**Text segment**
#ItGetsBrighter: A platform for young people experiencing mental health issues to share messages of hope

This entry is a post of a media release for the "It Gets Brighter" campaign launch.

Today we launch ‘It Gets Brighter’, an exciting new campaign to support young people struggling with mental health issues through providing a platform to let them share their messages of hope.

Our inspiration, came in part from the words of Stephen Fry, a British actor and comedian, talking about his experiences of bipolar disorder during an interview with the BCC: "You can’t brush it off by saying it’s perfectly sunny, because you feel it isn’t. But on the other hand you can’t say, ‘Well that’s it, there’s no point in living.  It’s dark now. It’s gone dark.’ You have to believe it will get brighter. If not the next day, then the day after.” While some of Stephen’s darker times have become public knowledge, it is also clear, with the happy event of his recent wedding, that bright times are possible for all struggling with mental health issues.

And yet, in the midst of mental health struggles, it can be easy to feel alone, hopeless and despairing. I know that when I was diagnosed with OCD at 14 and was told this was a ‘life-long condition’ I wondered how I would ever escape the ‘crazy box’ I felt trapped in. But hope is powerful. Feeling supported is powerful. Now, that was half my life ago, and I am grateful that I no longer have OCD. I am a graduate student studying Clinical Neuroscience at Oxford University, where I have met many other students who have or are struggling with mental health issues but are also doing amazing things with their lives.

Wanting to share Stephen Fry’s message of hope, and to show people they are not alone, a small team of student volunteers created the ‘It Gets Brighter’ campaign, an online platform for sharing video messages of hope for young people struggling with mental health issues. By collecting such short video messages from those living with a mental health issue, and those who support them, we aim to show that there is power in our vulnerability. Many public figures have supported the initiative including Stephen Fry (British comedian), Ruby Wax (British comedian) and Penny Wright (Australian politician). Geoff Gallop (former Australian politician), Jeff Kennett (former Australian politician) and Justin Welby (Archbishop of Canterbury, England) have also provided videos.

**Information**
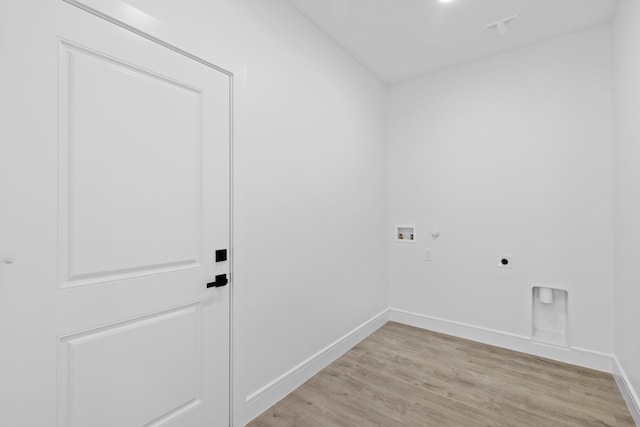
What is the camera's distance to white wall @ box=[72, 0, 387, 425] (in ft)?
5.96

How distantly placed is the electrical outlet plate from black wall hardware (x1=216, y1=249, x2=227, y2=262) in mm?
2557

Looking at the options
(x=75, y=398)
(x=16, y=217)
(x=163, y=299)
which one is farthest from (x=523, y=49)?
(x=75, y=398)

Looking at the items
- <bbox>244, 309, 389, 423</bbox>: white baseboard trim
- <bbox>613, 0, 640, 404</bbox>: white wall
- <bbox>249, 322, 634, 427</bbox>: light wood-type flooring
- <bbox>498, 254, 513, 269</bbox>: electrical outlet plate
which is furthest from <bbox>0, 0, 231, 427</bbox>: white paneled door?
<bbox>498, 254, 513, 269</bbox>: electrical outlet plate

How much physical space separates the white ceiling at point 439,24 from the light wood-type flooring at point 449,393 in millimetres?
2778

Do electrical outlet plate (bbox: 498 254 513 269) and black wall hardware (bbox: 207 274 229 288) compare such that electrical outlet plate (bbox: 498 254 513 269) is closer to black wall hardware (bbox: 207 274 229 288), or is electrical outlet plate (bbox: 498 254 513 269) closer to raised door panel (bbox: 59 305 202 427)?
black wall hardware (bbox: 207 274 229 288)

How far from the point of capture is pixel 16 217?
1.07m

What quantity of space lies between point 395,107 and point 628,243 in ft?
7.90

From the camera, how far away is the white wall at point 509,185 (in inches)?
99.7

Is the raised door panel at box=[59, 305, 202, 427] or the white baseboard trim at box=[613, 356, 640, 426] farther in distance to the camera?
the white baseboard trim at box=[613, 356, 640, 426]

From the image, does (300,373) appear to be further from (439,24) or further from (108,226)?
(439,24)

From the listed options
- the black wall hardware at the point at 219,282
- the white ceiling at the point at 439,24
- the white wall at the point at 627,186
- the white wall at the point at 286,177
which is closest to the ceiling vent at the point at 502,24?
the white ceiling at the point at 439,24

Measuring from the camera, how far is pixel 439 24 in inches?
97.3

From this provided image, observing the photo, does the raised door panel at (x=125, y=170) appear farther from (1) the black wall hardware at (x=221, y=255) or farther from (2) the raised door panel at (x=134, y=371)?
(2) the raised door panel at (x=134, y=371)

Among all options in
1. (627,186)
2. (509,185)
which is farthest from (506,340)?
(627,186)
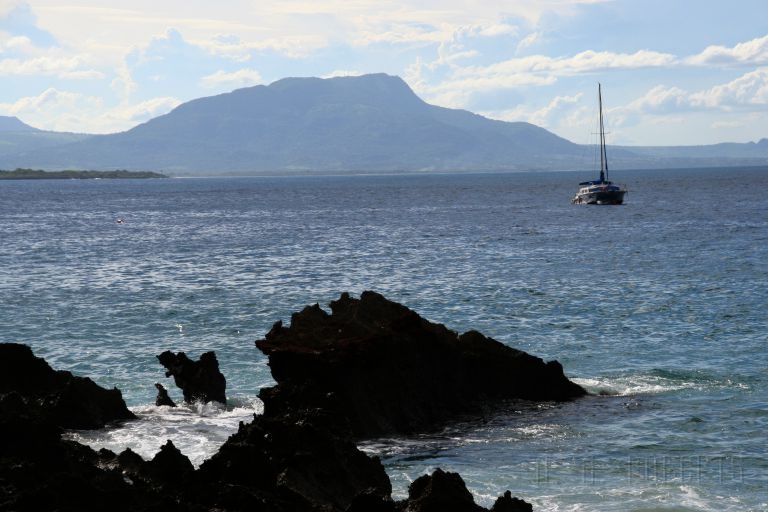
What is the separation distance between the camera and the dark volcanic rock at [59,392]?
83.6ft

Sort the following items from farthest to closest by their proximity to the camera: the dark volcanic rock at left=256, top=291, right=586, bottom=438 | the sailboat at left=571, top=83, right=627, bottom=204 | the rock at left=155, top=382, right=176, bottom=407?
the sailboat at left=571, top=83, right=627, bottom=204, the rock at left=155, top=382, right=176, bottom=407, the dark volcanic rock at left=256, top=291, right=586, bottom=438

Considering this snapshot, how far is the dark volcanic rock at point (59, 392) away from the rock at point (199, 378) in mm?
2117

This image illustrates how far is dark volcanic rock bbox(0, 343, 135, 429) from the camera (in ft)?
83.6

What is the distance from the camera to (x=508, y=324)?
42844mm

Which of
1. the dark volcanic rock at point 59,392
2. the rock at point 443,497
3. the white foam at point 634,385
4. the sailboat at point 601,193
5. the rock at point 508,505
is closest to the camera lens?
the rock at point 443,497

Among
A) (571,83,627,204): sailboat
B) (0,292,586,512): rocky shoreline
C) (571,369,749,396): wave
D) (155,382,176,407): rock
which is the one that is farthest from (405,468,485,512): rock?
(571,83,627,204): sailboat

--

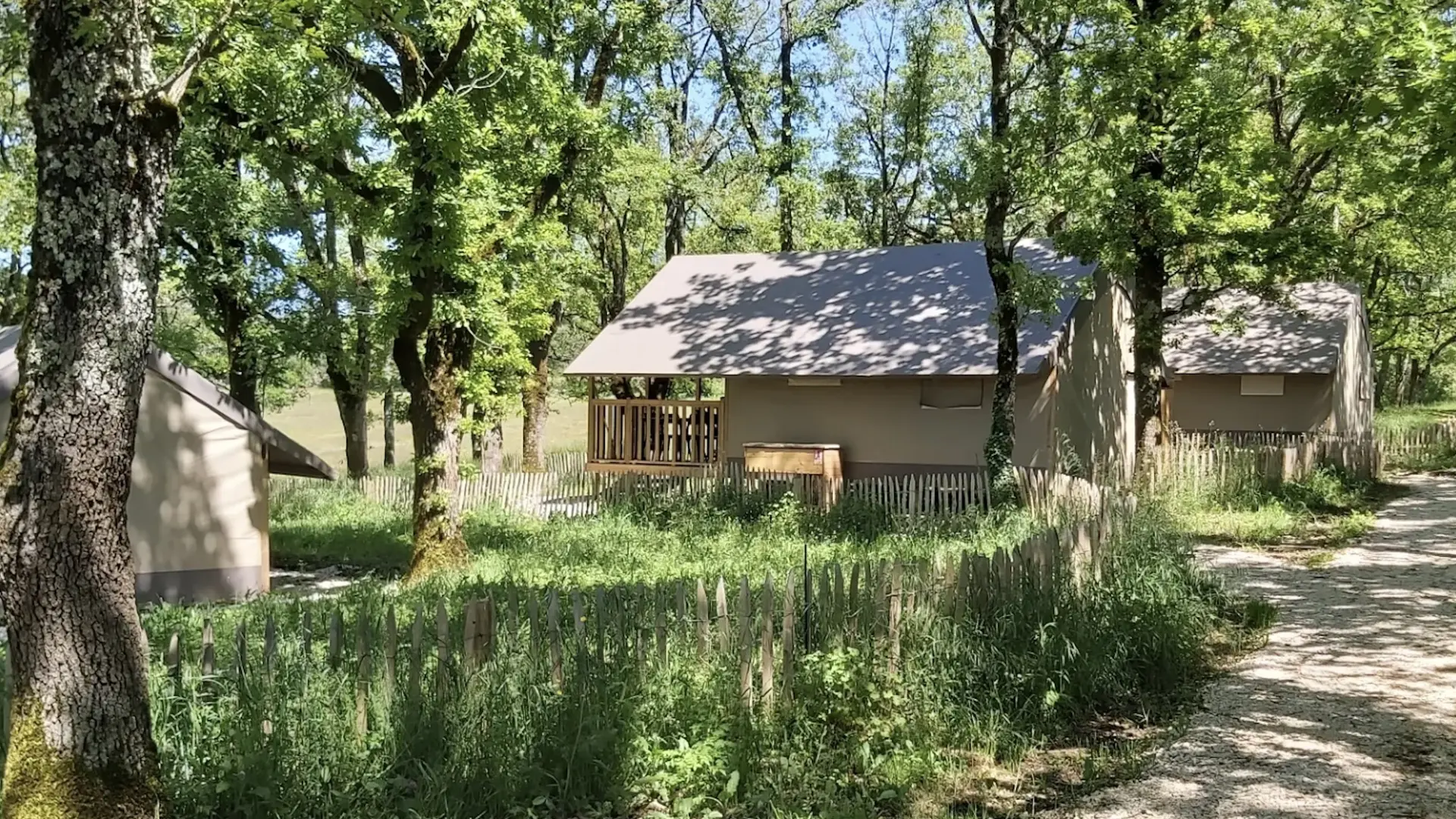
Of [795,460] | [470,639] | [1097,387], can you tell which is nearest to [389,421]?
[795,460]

**Using the information**
**A.** Answer these about the It Gets Brighter release:
(i) At what age was the writer diagnosed with OCD?
(ii) What does the writer study, and at which university?
(iii) Who created the campaign?
**B.** Carry on writing the It Gets Brighter release from where it stops.
The items are unrelated to the It Gets Brighter release.

**Answers for the tasks**
**A.**
(i) 14
(ii) Clinical Neuroscience at Oxford University
(iii) A small team of student volunteers

**B.**
Many of you work with young people with mental health struggles across the world. We are currently connected to partners and spokespeople in Australia, Canada, the United Kingdom, the United States of America and Lebanon. We are hoping to expand our reach to low and middle income countries, and are in the process of forming partnerships with the Movement for Global Mental Health and Basic Needs.

It would be wonderful if you could support our work by:

  • Providing feedback on the website.
  • Promoting our website and sharing our promotional video through social media and your networks.
  • Suggesting partners for us to link with.
  • Sharing the website with people who may be interested in making a video.

Thanks very much for your help. With your support, we can help change the conversation around mental illness, to reach young people and help support them so ‘it gets brighter’ for us all.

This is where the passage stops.